/ESKonHPC

Repository of scripts for spinning up a personal instance of ElasticSearch and Kibana on HPC infrastructure

Primary LanguagePythonMIT LicenseMIT

ElasticSearch+Kibana on HPC Infrastructure

Repository of scripts for spinning up a personal instance of ElasticSearch and Kibana on HPC infrastructure (i.e., on Slurm)

Setup Workflow

  1. Download ElasticSearch and Kibana and decompress and create simlinks to support upgrades
    • Run bash download.sh
  2. Update run-es.sbatch to correct path
  3. Run run-es.sbatch to start ElasticSearch and Kibana.
    • See slurm.log for port forwarding
  4. Create your index with mappings for tweet metadata
    • python createIndex.py http://localhost:<ESPORT> <index_name>
  5. Push tweet data to ElasticSearch
    • python postTwitter.py http://localhost:<ESPORT> <index_name> <tweet_path.json
  6. Access Kibana and set up your index pattern
    • Create SSH tunnel to HPC, and visit http://localhost:<KPORT>, go to Management, and follow steps to point Kibana at the index index_name you created
  7. Happy searching

Setting Up Your Index

The second to last step above says to go to the Management tab and set up your index. This process tells Kibana what dataset it needs to search and how it can interpret the time data in the create_at field in Twitter data (or whatever field in your data has date information).

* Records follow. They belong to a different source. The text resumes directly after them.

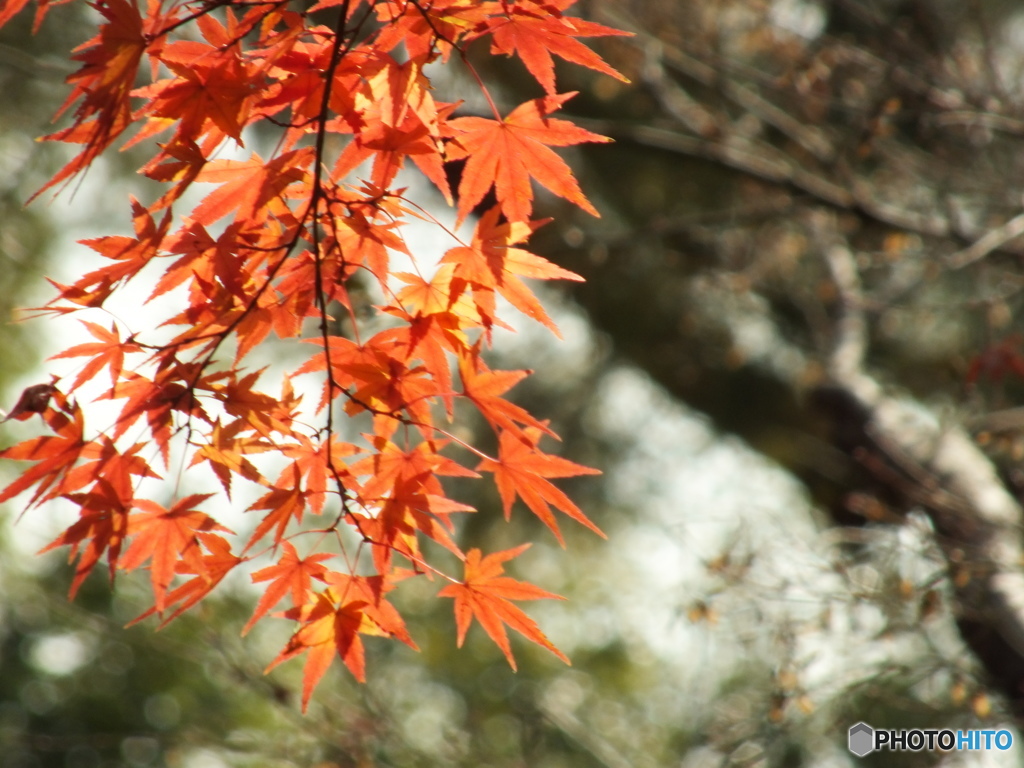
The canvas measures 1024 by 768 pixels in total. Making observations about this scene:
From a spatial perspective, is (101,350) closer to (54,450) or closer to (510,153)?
(54,450)

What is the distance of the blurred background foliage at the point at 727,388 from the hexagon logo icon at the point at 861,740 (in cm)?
9

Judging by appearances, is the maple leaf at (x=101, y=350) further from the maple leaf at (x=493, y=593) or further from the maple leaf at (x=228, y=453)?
the maple leaf at (x=493, y=593)

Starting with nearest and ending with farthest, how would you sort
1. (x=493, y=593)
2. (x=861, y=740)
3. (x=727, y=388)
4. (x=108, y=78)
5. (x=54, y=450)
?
1. (x=108, y=78)
2. (x=54, y=450)
3. (x=493, y=593)
4. (x=861, y=740)
5. (x=727, y=388)

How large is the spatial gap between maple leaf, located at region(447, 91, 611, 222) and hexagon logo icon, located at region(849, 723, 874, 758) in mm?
2148

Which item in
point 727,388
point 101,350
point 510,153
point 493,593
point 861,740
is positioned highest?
point 510,153

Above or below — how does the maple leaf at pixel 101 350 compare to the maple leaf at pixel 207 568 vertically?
above

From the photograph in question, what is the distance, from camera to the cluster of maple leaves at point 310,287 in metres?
0.88

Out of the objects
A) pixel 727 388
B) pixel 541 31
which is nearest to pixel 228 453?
pixel 541 31

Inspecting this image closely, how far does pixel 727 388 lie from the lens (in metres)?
4.43

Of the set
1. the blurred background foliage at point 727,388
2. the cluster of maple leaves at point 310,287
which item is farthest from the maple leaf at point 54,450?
the blurred background foliage at point 727,388

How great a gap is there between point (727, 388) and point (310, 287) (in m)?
3.69

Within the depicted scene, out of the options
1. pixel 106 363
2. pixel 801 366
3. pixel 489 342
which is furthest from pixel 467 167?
pixel 801 366

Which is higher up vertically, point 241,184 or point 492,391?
point 241,184

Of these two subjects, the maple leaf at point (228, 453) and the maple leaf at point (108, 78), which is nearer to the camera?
the maple leaf at point (108, 78)
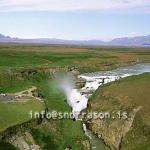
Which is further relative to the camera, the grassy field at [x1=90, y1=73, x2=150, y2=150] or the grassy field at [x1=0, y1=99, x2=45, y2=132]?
the grassy field at [x1=90, y1=73, x2=150, y2=150]

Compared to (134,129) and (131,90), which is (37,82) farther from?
(134,129)

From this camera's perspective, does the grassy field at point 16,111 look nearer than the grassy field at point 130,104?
Yes

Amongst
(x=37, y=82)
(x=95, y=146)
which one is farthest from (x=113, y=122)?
(x=37, y=82)

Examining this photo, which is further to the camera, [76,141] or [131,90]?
[131,90]

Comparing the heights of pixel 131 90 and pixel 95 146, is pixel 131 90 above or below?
above

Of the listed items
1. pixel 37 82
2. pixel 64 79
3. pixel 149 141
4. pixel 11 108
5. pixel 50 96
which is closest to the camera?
pixel 149 141

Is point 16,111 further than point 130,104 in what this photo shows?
No

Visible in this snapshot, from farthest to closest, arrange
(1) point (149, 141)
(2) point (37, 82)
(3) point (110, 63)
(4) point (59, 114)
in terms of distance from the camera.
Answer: (3) point (110, 63), (2) point (37, 82), (4) point (59, 114), (1) point (149, 141)

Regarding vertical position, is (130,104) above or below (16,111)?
below
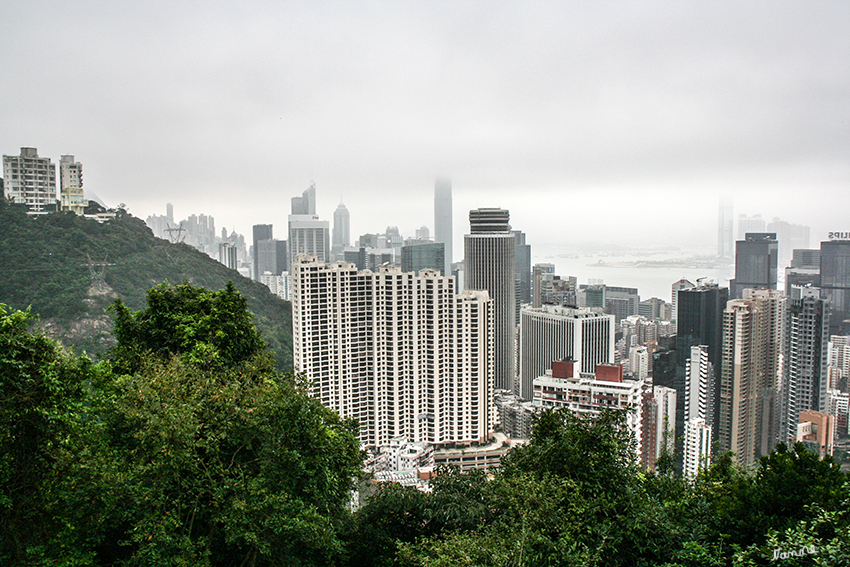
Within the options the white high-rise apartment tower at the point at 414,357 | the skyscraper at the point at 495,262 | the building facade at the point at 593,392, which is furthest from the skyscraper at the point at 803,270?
the skyscraper at the point at 495,262

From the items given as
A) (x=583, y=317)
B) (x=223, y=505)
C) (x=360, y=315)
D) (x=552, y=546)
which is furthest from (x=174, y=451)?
(x=583, y=317)

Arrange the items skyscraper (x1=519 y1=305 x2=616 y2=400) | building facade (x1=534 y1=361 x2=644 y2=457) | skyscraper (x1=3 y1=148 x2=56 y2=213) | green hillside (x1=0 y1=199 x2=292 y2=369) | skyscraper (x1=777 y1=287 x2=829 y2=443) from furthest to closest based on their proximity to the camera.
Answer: skyscraper (x1=519 y1=305 x2=616 y2=400) → skyscraper (x1=777 y1=287 x2=829 y2=443) → skyscraper (x1=3 y1=148 x2=56 y2=213) → building facade (x1=534 y1=361 x2=644 y2=457) → green hillside (x1=0 y1=199 x2=292 y2=369)

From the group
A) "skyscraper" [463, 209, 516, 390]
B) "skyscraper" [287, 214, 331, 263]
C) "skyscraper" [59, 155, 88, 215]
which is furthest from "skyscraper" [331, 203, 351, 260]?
"skyscraper" [59, 155, 88, 215]

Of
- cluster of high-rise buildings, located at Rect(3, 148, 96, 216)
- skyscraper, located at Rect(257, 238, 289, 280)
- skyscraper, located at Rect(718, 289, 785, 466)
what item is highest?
cluster of high-rise buildings, located at Rect(3, 148, 96, 216)

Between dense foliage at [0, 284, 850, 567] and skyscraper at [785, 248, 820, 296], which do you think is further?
skyscraper at [785, 248, 820, 296]

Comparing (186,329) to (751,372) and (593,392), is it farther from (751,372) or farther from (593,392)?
(751,372)

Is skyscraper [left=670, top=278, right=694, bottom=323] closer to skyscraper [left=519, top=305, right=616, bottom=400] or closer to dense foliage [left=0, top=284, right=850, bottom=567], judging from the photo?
skyscraper [left=519, top=305, right=616, bottom=400]

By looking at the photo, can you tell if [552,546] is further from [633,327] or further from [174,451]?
[633,327]

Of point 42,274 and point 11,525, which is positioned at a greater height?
point 42,274
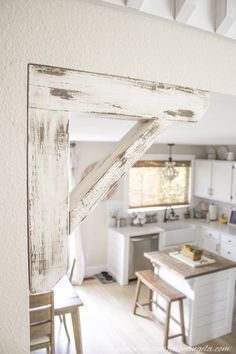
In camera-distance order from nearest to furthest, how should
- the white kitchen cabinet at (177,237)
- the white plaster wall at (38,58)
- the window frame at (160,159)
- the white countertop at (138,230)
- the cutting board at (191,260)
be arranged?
the white plaster wall at (38,58), the cutting board at (191,260), the white countertop at (138,230), the white kitchen cabinet at (177,237), the window frame at (160,159)

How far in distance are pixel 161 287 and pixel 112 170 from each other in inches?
115

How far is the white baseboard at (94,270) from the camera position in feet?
15.5

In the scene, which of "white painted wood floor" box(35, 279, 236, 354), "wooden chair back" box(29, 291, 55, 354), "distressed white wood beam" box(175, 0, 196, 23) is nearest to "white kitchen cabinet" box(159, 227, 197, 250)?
"white painted wood floor" box(35, 279, 236, 354)

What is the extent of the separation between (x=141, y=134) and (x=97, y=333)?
3.25 m

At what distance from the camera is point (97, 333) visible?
3.28 m

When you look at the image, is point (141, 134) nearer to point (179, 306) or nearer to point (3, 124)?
point (3, 124)

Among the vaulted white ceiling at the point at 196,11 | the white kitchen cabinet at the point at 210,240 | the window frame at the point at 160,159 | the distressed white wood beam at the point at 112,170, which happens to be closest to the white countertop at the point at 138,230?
the window frame at the point at 160,159

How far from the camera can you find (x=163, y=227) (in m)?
5.03

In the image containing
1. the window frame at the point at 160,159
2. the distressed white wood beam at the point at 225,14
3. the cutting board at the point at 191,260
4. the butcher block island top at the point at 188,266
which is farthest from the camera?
the window frame at the point at 160,159

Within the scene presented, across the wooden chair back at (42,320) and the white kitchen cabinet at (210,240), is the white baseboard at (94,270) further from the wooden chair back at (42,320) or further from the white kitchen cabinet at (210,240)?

Screenshots of the process follow:

  1. Point your browser to Kibana. You'll first see landing page
  2. Click Management and go to Index Patterns. index pattern
  3. You'll now be asked to create an index patten for whatever indices you have in your ElasticSearch setup. Use the index name you created during setup and type it in to the text box. create index pattern
    • The pattern supports wild cards and the like, so you can have one Kibana pattern for multiple indices (useful when you break down indices by day or month).
  4. One of Kibana's real powers comes in handling time series. To enable this, you need to tell Kibana what field has your time data. If you're using Twitter data, select created_at from the dropdown box. time field

Searching in Kibana

Now that you've set up Kibana, you can search your data. Some helpful screenshots for this follow:

  1. You mainly search via the Discover section. When you first go here though, Kibana may say there's no data. This lack of data is a result of Kibana's default timeframe filter (Last 15 Minutes). You'll want to change that to cover whatever date range your date covers. search landing
  2. You can select from several pre-configured options or use your own range. I often use Last 5 Years timeframe
  3. Your data should appear now! data

Building Maps in Kibana

Kibana has a lot of visualization capability built into it. One really nice one is its mapping feature if your data already has geolocation (i.e., GPS) data available.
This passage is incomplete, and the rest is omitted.